_EXERCISE_
Extract the lines from the very beginning through the line containing "110L80 128H92L98 141H122L153", both ends included, and reproduce them without any change. Leave the pictures out.

[Data entries]
■ ■ ■ ■ ■

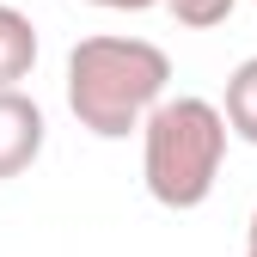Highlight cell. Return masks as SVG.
Here are the masks:
<instances>
[{
  "mask_svg": "<svg viewBox=\"0 0 257 257\" xmlns=\"http://www.w3.org/2000/svg\"><path fill=\"white\" fill-rule=\"evenodd\" d=\"M68 110L80 128H92L98 141H122L153 116V104L172 86V61L147 37H80L68 49Z\"/></svg>",
  "mask_w": 257,
  "mask_h": 257,
  "instance_id": "obj_1",
  "label": "cell"
},
{
  "mask_svg": "<svg viewBox=\"0 0 257 257\" xmlns=\"http://www.w3.org/2000/svg\"><path fill=\"white\" fill-rule=\"evenodd\" d=\"M227 166V122H220L214 98L196 92H178V98H159L153 116L141 122V178L147 196L159 208H202L220 184Z\"/></svg>",
  "mask_w": 257,
  "mask_h": 257,
  "instance_id": "obj_2",
  "label": "cell"
},
{
  "mask_svg": "<svg viewBox=\"0 0 257 257\" xmlns=\"http://www.w3.org/2000/svg\"><path fill=\"white\" fill-rule=\"evenodd\" d=\"M49 141V122H43V104L31 98V92H0V184L19 178L37 166V153Z\"/></svg>",
  "mask_w": 257,
  "mask_h": 257,
  "instance_id": "obj_3",
  "label": "cell"
},
{
  "mask_svg": "<svg viewBox=\"0 0 257 257\" xmlns=\"http://www.w3.org/2000/svg\"><path fill=\"white\" fill-rule=\"evenodd\" d=\"M31 68H37V25L0 0V92H13Z\"/></svg>",
  "mask_w": 257,
  "mask_h": 257,
  "instance_id": "obj_4",
  "label": "cell"
},
{
  "mask_svg": "<svg viewBox=\"0 0 257 257\" xmlns=\"http://www.w3.org/2000/svg\"><path fill=\"white\" fill-rule=\"evenodd\" d=\"M214 110H220V122H227V135H239V141L257 147V55H245L227 74V92H220Z\"/></svg>",
  "mask_w": 257,
  "mask_h": 257,
  "instance_id": "obj_5",
  "label": "cell"
},
{
  "mask_svg": "<svg viewBox=\"0 0 257 257\" xmlns=\"http://www.w3.org/2000/svg\"><path fill=\"white\" fill-rule=\"evenodd\" d=\"M178 25H190V31H214V25H227L233 19V7L239 0H159Z\"/></svg>",
  "mask_w": 257,
  "mask_h": 257,
  "instance_id": "obj_6",
  "label": "cell"
},
{
  "mask_svg": "<svg viewBox=\"0 0 257 257\" xmlns=\"http://www.w3.org/2000/svg\"><path fill=\"white\" fill-rule=\"evenodd\" d=\"M86 7H104V13H147L159 0H86Z\"/></svg>",
  "mask_w": 257,
  "mask_h": 257,
  "instance_id": "obj_7",
  "label": "cell"
},
{
  "mask_svg": "<svg viewBox=\"0 0 257 257\" xmlns=\"http://www.w3.org/2000/svg\"><path fill=\"white\" fill-rule=\"evenodd\" d=\"M245 257H257V208H251V220H245Z\"/></svg>",
  "mask_w": 257,
  "mask_h": 257,
  "instance_id": "obj_8",
  "label": "cell"
}]
</instances>
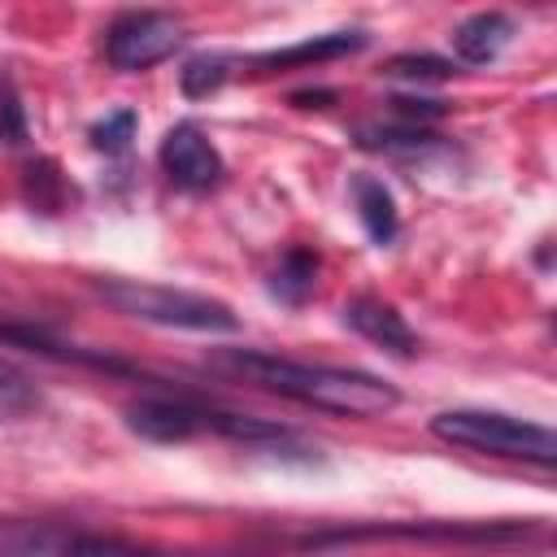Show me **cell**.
<instances>
[{
	"label": "cell",
	"mask_w": 557,
	"mask_h": 557,
	"mask_svg": "<svg viewBox=\"0 0 557 557\" xmlns=\"http://www.w3.org/2000/svg\"><path fill=\"white\" fill-rule=\"evenodd\" d=\"M213 366L278 392L296 405L339 413V418H383L400 405V392L366 370H344V366H318V361H292L278 352H257V348H226L213 357Z\"/></svg>",
	"instance_id": "obj_1"
},
{
	"label": "cell",
	"mask_w": 557,
	"mask_h": 557,
	"mask_svg": "<svg viewBox=\"0 0 557 557\" xmlns=\"http://www.w3.org/2000/svg\"><path fill=\"white\" fill-rule=\"evenodd\" d=\"M91 292L109 309H117V313H126L135 322H152V326H170V331H200V335L239 331V313L226 300L205 296V292L144 283V278H117V274L91 278Z\"/></svg>",
	"instance_id": "obj_2"
},
{
	"label": "cell",
	"mask_w": 557,
	"mask_h": 557,
	"mask_svg": "<svg viewBox=\"0 0 557 557\" xmlns=\"http://www.w3.org/2000/svg\"><path fill=\"white\" fill-rule=\"evenodd\" d=\"M431 435L453 448H470L487 457H509L531 466L557 461V435L544 422H527L500 409H444L431 418Z\"/></svg>",
	"instance_id": "obj_3"
},
{
	"label": "cell",
	"mask_w": 557,
	"mask_h": 557,
	"mask_svg": "<svg viewBox=\"0 0 557 557\" xmlns=\"http://www.w3.org/2000/svg\"><path fill=\"white\" fill-rule=\"evenodd\" d=\"M183 44H187V26H183L174 13H161V9L122 13V17H113L109 30H104V57H109V65L122 70V74L152 70V65L170 61Z\"/></svg>",
	"instance_id": "obj_4"
},
{
	"label": "cell",
	"mask_w": 557,
	"mask_h": 557,
	"mask_svg": "<svg viewBox=\"0 0 557 557\" xmlns=\"http://www.w3.org/2000/svg\"><path fill=\"white\" fill-rule=\"evenodd\" d=\"M531 527L522 522H426V527H357V531H326L305 535L309 548L331 544H370V540H431V544H522Z\"/></svg>",
	"instance_id": "obj_5"
},
{
	"label": "cell",
	"mask_w": 557,
	"mask_h": 557,
	"mask_svg": "<svg viewBox=\"0 0 557 557\" xmlns=\"http://www.w3.org/2000/svg\"><path fill=\"white\" fill-rule=\"evenodd\" d=\"M161 165L165 174L187 187V191H213L226 174V161L218 152V144L196 126V122H174L165 135H161Z\"/></svg>",
	"instance_id": "obj_6"
},
{
	"label": "cell",
	"mask_w": 557,
	"mask_h": 557,
	"mask_svg": "<svg viewBox=\"0 0 557 557\" xmlns=\"http://www.w3.org/2000/svg\"><path fill=\"white\" fill-rule=\"evenodd\" d=\"M0 548H17V553H109V548H139V544L122 540V535L57 527V522H0Z\"/></svg>",
	"instance_id": "obj_7"
},
{
	"label": "cell",
	"mask_w": 557,
	"mask_h": 557,
	"mask_svg": "<svg viewBox=\"0 0 557 557\" xmlns=\"http://www.w3.org/2000/svg\"><path fill=\"white\" fill-rule=\"evenodd\" d=\"M344 326H352L361 339H370L374 348H383V352H392L400 361H409L418 352V335L405 322V313L396 305L379 300V296H352L344 305Z\"/></svg>",
	"instance_id": "obj_8"
},
{
	"label": "cell",
	"mask_w": 557,
	"mask_h": 557,
	"mask_svg": "<svg viewBox=\"0 0 557 557\" xmlns=\"http://www.w3.org/2000/svg\"><path fill=\"white\" fill-rule=\"evenodd\" d=\"M370 44L366 30H326V35H309V39H296L287 48H270V52H257L252 65L261 74H283V70H305V65H322V61H339V57H352Z\"/></svg>",
	"instance_id": "obj_9"
},
{
	"label": "cell",
	"mask_w": 557,
	"mask_h": 557,
	"mask_svg": "<svg viewBox=\"0 0 557 557\" xmlns=\"http://www.w3.org/2000/svg\"><path fill=\"white\" fill-rule=\"evenodd\" d=\"M509 39H513V22H509L505 13H496V9H487V13L466 17V22L453 30V52H457L466 65H487V61H496V57L505 52Z\"/></svg>",
	"instance_id": "obj_10"
},
{
	"label": "cell",
	"mask_w": 557,
	"mask_h": 557,
	"mask_svg": "<svg viewBox=\"0 0 557 557\" xmlns=\"http://www.w3.org/2000/svg\"><path fill=\"white\" fill-rule=\"evenodd\" d=\"M348 196H352V209H357L366 235L374 244H392L396 231H400V213H396V200H392L387 183L374 178V174H352L348 178Z\"/></svg>",
	"instance_id": "obj_11"
},
{
	"label": "cell",
	"mask_w": 557,
	"mask_h": 557,
	"mask_svg": "<svg viewBox=\"0 0 557 557\" xmlns=\"http://www.w3.org/2000/svg\"><path fill=\"white\" fill-rule=\"evenodd\" d=\"M313 283H318V252L313 248H287L274 278H270V292L283 300V305H305L313 296Z\"/></svg>",
	"instance_id": "obj_12"
},
{
	"label": "cell",
	"mask_w": 557,
	"mask_h": 557,
	"mask_svg": "<svg viewBox=\"0 0 557 557\" xmlns=\"http://www.w3.org/2000/svg\"><path fill=\"white\" fill-rule=\"evenodd\" d=\"M231 65H235L231 52H196V57H187L183 70H178V87H183V96H187V100H205V96H213V91L231 78Z\"/></svg>",
	"instance_id": "obj_13"
},
{
	"label": "cell",
	"mask_w": 557,
	"mask_h": 557,
	"mask_svg": "<svg viewBox=\"0 0 557 557\" xmlns=\"http://www.w3.org/2000/svg\"><path fill=\"white\" fill-rule=\"evenodd\" d=\"M135 126H139L135 109H113V113H104V117L91 126V148H96V152H104V157H117V152H126V148H131Z\"/></svg>",
	"instance_id": "obj_14"
},
{
	"label": "cell",
	"mask_w": 557,
	"mask_h": 557,
	"mask_svg": "<svg viewBox=\"0 0 557 557\" xmlns=\"http://www.w3.org/2000/svg\"><path fill=\"white\" fill-rule=\"evenodd\" d=\"M387 78H405V83H440L453 74V61L444 57H431V52H400L383 65Z\"/></svg>",
	"instance_id": "obj_15"
},
{
	"label": "cell",
	"mask_w": 557,
	"mask_h": 557,
	"mask_svg": "<svg viewBox=\"0 0 557 557\" xmlns=\"http://www.w3.org/2000/svg\"><path fill=\"white\" fill-rule=\"evenodd\" d=\"M61 191H65V183H61V174H57L52 161L26 165V200H30L35 209L57 213V209H61Z\"/></svg>",
	"instance_id": "obj_16"
},
{
	"label": "cell",
	"mask_w": 557,
	"mask_h": 557,
	"mask_svg": "<svg viewBox=\"0 0 557 557\" xmlns=\"http://www.w3.org/2000/svg\"><path fill=\"white\" fill-rule=\"evenodd\" d=\"M361 135V148H379V152H418V148H426L435 135H426L422 126L413 131V126H405V131H387V126H361L357 131Z\"/></svg>",
	"instance_id": "obj_17"
},
{
	"label": "cell",
	"mask_w": 557,
	"mask_h": 557,
	"mask_svg": "<svg viewBox=\"0 0 557 557\" xmlns=\"http://www.w3.org/2000/svg\"><path fill=\"white\" fill-rule=\"evenodd\" d=\"M0 144L4 148L26 144V109H22V96H17L13 78H0Z\"/></svg>",
	"instance_id": "obj_18"
},
{
	"label": "cell",
	"mask_w": 557,
	"mask_h": 557,
	"mask_svg": "<svg viewBox=\"0 0 557 557\" xmlns=\"http://www.w3.org/2000/svg\"><path fill=\"white\" fill-rule=\"evenodd\" d=\"M392 104L405 117H440L444 113V100H392Z\"/></svg>",
	"instance_id": "obj_19"
},
{
	"label": "cell",
	"mask_w": 557,
	"mask_h": 557,
	"mask_svg": "<svg viewBox=\"0 0 557 557\" xmlns=\"http://www.w3.org/2000/svg\"><path fill=\"white\" fill-rule=\"evenodd\" d=\"M322 100H331V91H296L292 96V104H300V109H322Z\"/></svg>",
	"instance_id": "obj_20"
}]
</instances>
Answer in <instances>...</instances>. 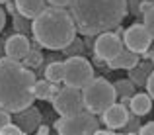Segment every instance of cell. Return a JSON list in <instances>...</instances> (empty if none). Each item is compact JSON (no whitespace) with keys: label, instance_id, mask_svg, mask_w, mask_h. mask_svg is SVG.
<instances>
[{"label":"cell","instance_id":"26","mask_svg":"<svg viewBox=\"0 0 154 135\" xmlns=\"http://www.w3.org/2000/svg\"><path fill=\"white\" fill-rule=\"evenodd\" d=\"M146 92H148V96H150L152 102H154V71L148 75V80H146Z\"/></svg>","mask_w":154,"mask_h":135},{"label":"cell","instance_id":"3","mask_svg":"<svg viewBox=\"0 0 154 135\" xmlns=\"http://www.w3.org/2000/svg\"><path fill=\"white\" fill-rule=\"evenodd\" d=\"M35 41L51 51H63L76 37V24L64 8L49 6L31 24Z\"/></svg>","mask_w":154,"mask_h":135},{"label":"cell","instance_id":"1","mask_svg":"<svg viewBox=\"0 0 154 135\" xmlns=\"http://www.w3.org/2000/svg\"><path fill=\"white\" fill-rule=\"evenodd\" d=\"M76 30L80 34L100 35L117 30L129 12L127 0H72L68 6Z\"/></svg>","mask_w":154,"mask_h":135},{"label":"cell","instance_id":"30","mask_svg":"<svg viewBox=\"0 0 154 135\" xmlns=\"http://www.w3.org/2000/svg\"><path fill=\"white\" fill-rule=\"evenodd\" d=\"M4 26H6V12H4L2 8H0V34H2Z\"/></svg>","mask_w":154,"mask_h":135},{"label":"cell","instance_id":"17","mask_svg":"<svg viewBox=\"0 0 154 135\" xmlns=\"http://www.w3.org/2000/svg\"><path fill=\"white\" fill-rule=\"evenodd\" d=\"M59 86L57 84H53L49 82V80H37L35 82V86H33V94H35V100H51L53 102V98L59 94Z\"/></svg>","mask_w":154,"mask_h":135},{"label":"cell","instance_id":"32","mask_svg":"<svg viewBox=\"0 0 154 135\" xmlns=\"http://www.w3.org/2000/svg\"><path fill=\"white\" fill-rule=\"evenodd\" d=\"M144 55H146V57H148V59H150V61H154V49H152V51H150V49H148V51L144 53Z\"/></svg>","mask_w":154,"mask_h":135},{"label":"cell","instance_id":"31","mask_svg":"<svg viewBox=\"0 0 154 135\" xmlns=\"http://www.w3.org/2000/svg\"><path fill=\"white\" fill-rule=\"evenodd\" d=\"M37 135H49V127H47V125H39Z\"/></svg>","mask_w":154,"mask_h":135},{"label":"cell","instance_id":"34","mask_svg":"<svg viewBox=\"0 0 154 135\" xmlns=\"http://www.w3.org/2000/svg\"><path fill=\"white\" fill-rule=\"evenodd\" d=\"M8 2H10V0H0V4H8Z\"/></svg>","mask_w":154,"mask_h":135},{"label":"cell","instance_id":"19","mask_svg":"<svg viewBox=\"0 0 154 135\" xmlns=\"http://www.w3.org/2000/svg\"><path fill=\"white\" fill-rule=\"evenodd\" d=\"M45 79L53 84H60L64 79V61H55L49 63L45 69Z\"/></svg>","mask_w":154,"mask_h":135},{"label":"cell","instance_id":"27","mask_svg":"<svg viewBox=\"0 0 154 135\" xmlns=\"http://www.w3.org/2000/svg\"><path fill=\"white\" fill-rule=\"evenodd\" d=\"M152 6H154V0H143V2L139 4V12H140V14H146Z\"/></svg>","mask_w":154,"mask_h":135},{"label":"cell","instance_id":"12","mask_svg":"<svg viewBox=\"0 0 154 135\" xmlns=\"http://www.w3.org/2000/svg\"><path fill=\"white\" fill-rule=\"evenodd\" d=\"M102 120H103V124L107 125L109 129H121V127H125L127 121H129L127 106H125V104H117V102H115V104L109 106V108L102 114Z\"/></svg>","mask_w":154,"mask_h":135},{"label":"cell","instance_id":"20","mask_svg":"<svg viewBox=\"0 0 154 135\" xmlns=\"http://www.w3.org/2000/svg\"><path fill=\"white\" fill-rule=\"evenodd\" d=\"M12 24H14V31H18V34H23V35H26L27 31H31L29 20L23 18L20 12H14V14H12Z\"/></svg>","mask_w":154,"mask_h":135},{"label":"cell","instance_id":"9","mask_svg":"<svg viewBox=\"0 0 154 135\" xmlns=\"http://www.w3.org/2000/svg\"><path fill=\"white\" fill-rule=\"evenodd\" d=\"M123 49H125L123 47V41H121V37L115 34V31H105V34H100L98 39H96V43H94L96 57H100L103 63L113 61L121 51H123Z\"/></svg>","mask_w":154,"mask_h":135},{"label":"cell","instance_id":"22","mask_svg":"<svg viewBox=\"0 0 154 135\" xmlns=\"http://www.w3.org/2000/svg\"><path fill=\"white\" fill-rule=\"evenodd\" d=\"M82 51H84V43L80 41L78 37H74L70 45H66V47L63 49V53L66 57H78V55H82Z\"/></svg>","mask_w":154,"mask_h":135},{"label":"cell","instance_id":"25","mask_svg":"<svg viewBox=\"0 0 154 135\" xmlns=\"http://www.w3.org/2000/svg\"><path fill=\"white\" fill-rule=\"evenodd\" d=\"M10 124H12V114L6 112V110H0V129H4Z\"/></svg>","mask_w":154,"mask_h":135},{"label":"cell","instance_id":"4","mask_svg":"<svg viewBox=\"0 0 154 135\" xmlns=\"http://www.w3.org/2000/svg\"><path fill=\"white\" fill-rule=\"evenodd\" d=\"M82 96H84V104L86 110L92 114H103L109 106L115 104L117 94L113 84L107 79H98L96 76L90 84L82 88Z\"/></svg>","mask_w":154,"mask_h":135},{"label":"cell","instance_id":"21","mask_svg":"<svg viewBox=\"0 0 154 135\" xmlns=\"http://www.w3.org/2000/svg\"><path fill=\"white\" fill-rule=\"evenodd\" d=\"M41 63H43V55L37 51V49H33V45H31V51H29V55L23 59V65H26L27 69H35Z\"/></svg>","mask_w":154,"mask_h":135},{"label":"cell","instance_id":"24","mask_svg":"<svg viewBox=\"0 0 154 135\" xmlns=\"http://www.w3.org/2000/svg\"><path fill=\"white\" fill-rule=\"evenodd\" d=\"M0 135H26V133H23L16 124H10V125H6L4 129H0Z\"/></svg>","mask_w":154,"mask_h":135},{"label":"cell","instance_id":"18","mask_svg":"<svg viewBox=\"0 0 154 135\" xmlns=\"http://www.w3.org/2000/svg\"><path fill=\"white\" fill-rule=\"evenodd\" d=\"M113 88H115V94L121 98V104H125V106H127L129 102H131V98L137 94V86H135V82H133L131 79L117 80V82L113 84Z\"/></svg>","mask_w":154,"mask_h":135},{"label":"cell","instance_id":"7","mask_svg":"<svg viewBox=\"0 0 154 135\" xmlns=\"http://www.w3.org/2000/svg\"><path fill=\"white\" fill-rule=\"evenodd\" d=\"M53 110L59 114L60 117L66 116H74L86 110L84 104V96L80 88H72V86H64L59 90L55 98H53Z\"/></svg>","mask_w":154,"mask_h":135},{"label":"cell","instance_id":"29","mask_svg":"<svg viewBox=\"0 0 154 135\" xmlns=\"http://www.w3.org/2000/svg\"><path fill=\"white\" fill-rule=\"evenodd\" d=\"M139 135H154V121L143 125V127H140V131H139Z\"/></svg>","mask_w":154,"mask_h":135},{"label":"cell","instance_id":"10","mask_svg":"<svg viewBox=\"0 0 154 135\" xmlns=\"http://www.w3.org/2000/svg\"><path fill=\"white\" fill-rule=\"evenodd\" d=\"M12 121H14L26 135H29L31 131H35V129L41 125V112H39V108H35V106H29V108L22 110V112L12 114Z\"/></svg>","mask_w":154,"mask_h":135},{"label":"cell","instance_id":"16","mask_svg":"<svg viewBox=\"0 0 154 135\" xmlns=\"http://www.w3.org/2000/svg\"><path fill=\"white\" fill-rule=\"evenodd\" d=\"M137 63H139V55H137V53H133V51H129V49L125 47L123 51L115 57V59L109 61L107 67L113 69V71H117V69H127V71H129V69H133Z\"/></svg>","mask_w":154,"mask_h":135},{"label":"cell","instance_id":"14","mask_svg":"<svg viewBox=\"0 0 154 135\" xmlns=\"http://www.w3.org/2000/svg\"><path fill=\"white\" fill-rule=\"evenodd\" d=\"M16 10L27 20H35L45 10V0H14Z\"/></svg>","mask_w":154,"mask_h":135},{"label":"cell","instance_id":"5","mask_svg":"<svg viewBox=\"0 0 154 135\" xmlns=\"http://www.w3.org/2000/svg\"><path fill=\"white\" fill-rule=\"evenodd\" d=\"M98 125L100 124L96 120V114L88 112V110L74 114V116L59 117L55 121V129L59 135H94Z\"/></svg>","mask_w":154,"mask_h":135},{"label":"cell","instance_id":"23","mask_svg":"<svg viewBox=\"0 0 154 135\" xmlns=\"http://www.w3.org/2000/svg\"><path fill=\"white\" fill-rule=\"evenodd\" d=\"M143 16H144V27L148 30L150 37L154 39V6L146 12V14H143Z\"/></svg>","mask_w":154,"mask_h":135},{"label":"cell","instance_id":"13","mask_svg":"<svg viewBox=\"0 0 154 135\" xmlns=\"http://www.w3.org/2000/svg\"><path fill=\"white\" fill-rule=\"evenodd\" d=\"M154 71V63L152 61H139L133 69H129V79L135 82V86L139 88H146V80H148V75Z\"/></svg>","mask_w":154,"mask_h":135},{"label":"cell","instance_id":"2","mask_svg":"<svg viewBox=\"0 0 154 135\" xmlns=\"http://www.w3.org/2000/svg\"><path fill=\"white\" fill-rule=\"evenodd\" d=\"M35 75L22 61L0 57V110L10 114L33 106Z\"/></svg>","mask_w":154,"mask_h":135},{"label":"cell","instance_id":"28","mask_svg":"<svg viewBox=\"0 0 154 135\" xmlns=\"http://www.w3.org/2000/svg\"><path fill=\"white\" fill-rule=\"evenodd\" d=\"M47 2H49L51 6H55V8H66V6H70L72 0H47Z\"/></svg>","mask_w":154,"mask_h":135},{"label":"cell","instance_id":"6","mask_svg":"<svg viewBox=\"0 0 154 135\" xmlns=\"http://www.w3.org/2000/svg\"><path fill=\"white\" fill-rule=\"evenodd\" d=\"M94 67L86 57L78 55V57H66L64 61V86H72V88H80L82 90L86 84H90L94 80Z\"/></svg>","mask_w":154,"mask_h":135},{"label":"cell","instance_id":"33","mask_svg":"<svg viewBox=\"0 0 154 135\" xmlns=\"http://www.w3.org/2000/svg\"><path fill=\"white\" fill-rule=\"evenodd\" d=\"M94 135H109V133H107V131H103V129H100V127H98V129H96V131H94Z\"/></svg>","mask_w":154,"mask_h":135},{"label":"cell","instance_id":"11","mask_svg":"<svg viewBox=\"0 0 154 135\" xmlns=\"http://www.w3.org/2000/svg\"><path fill=\"white\" fill-rule=\"evenodd\" d=\"M4 51H6V57H10V59L23 61L31 51V43L23 34H14V35H10V37L6 39Z\"/></svg>","mask_w":154,"mask_h":135},{"label":"cell","instance_id":"15","mask_svg":"<svg viewBox=\"0 0 154 135\" xmlns=\"http://www.w3.org/2000/svg\"><path fill=\"white\" fill-rule=\"evenodd\" d=\"M129 108H131L133 116L140 117V116H146L148 112L152 110V98L148 96V92H137L135 96L131 98V102H129Z\"/></svg>","mask_w":154,"mask_h":135},{"label":"cell","instance_id":"8","mask_svg":"<svg viewBox=\"0 0 154 135\" xmlns=\"http://www.w3.org/2000/svg\"><path fill=\"white\" fill-rule=\"evenodd\" d=\"M123 41H125V47L129 51L137 53V55H144L150 49L152 37L148 34V30L144 27V24H133V26H129L125 30Z\"/></svg>","mask_w":154,"mask_h":135}]
</instances>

■ ■ ■ ■ ■

_PROBLEM SOLUTION_
Highlight cell. Return masks as SVG.
Here are the masks:
<instances>
[{
  "mask_svg": "<svg viewBox=\"0 0 257 257\" xmlns=\"http://www.w3.org/2000/svg\"><path fill=\"white\" fill-rule=\"evenodd\" d=\"M68 110L80 128H92L98 141H122L153 116V104L172 86V61L147 37H80L68 49Z\"/></svg>",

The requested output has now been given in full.